-------- Extracted entries

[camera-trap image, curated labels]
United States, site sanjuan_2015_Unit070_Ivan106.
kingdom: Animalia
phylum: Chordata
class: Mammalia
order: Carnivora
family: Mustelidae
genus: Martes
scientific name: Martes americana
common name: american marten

----------------

> _Your instructions_
For each record above, write it out again exactly.

> _Written answer_
[camera-trap image, curated labels]
United States, site sanjuan_2015_Unit070_Ivan106.
kingdom: Animalia
phylum: Chordata
class: Mammalia
order: Carnivora
family: Mustelidae
genus: Martes
scientific name: Martes americana
common name: american marten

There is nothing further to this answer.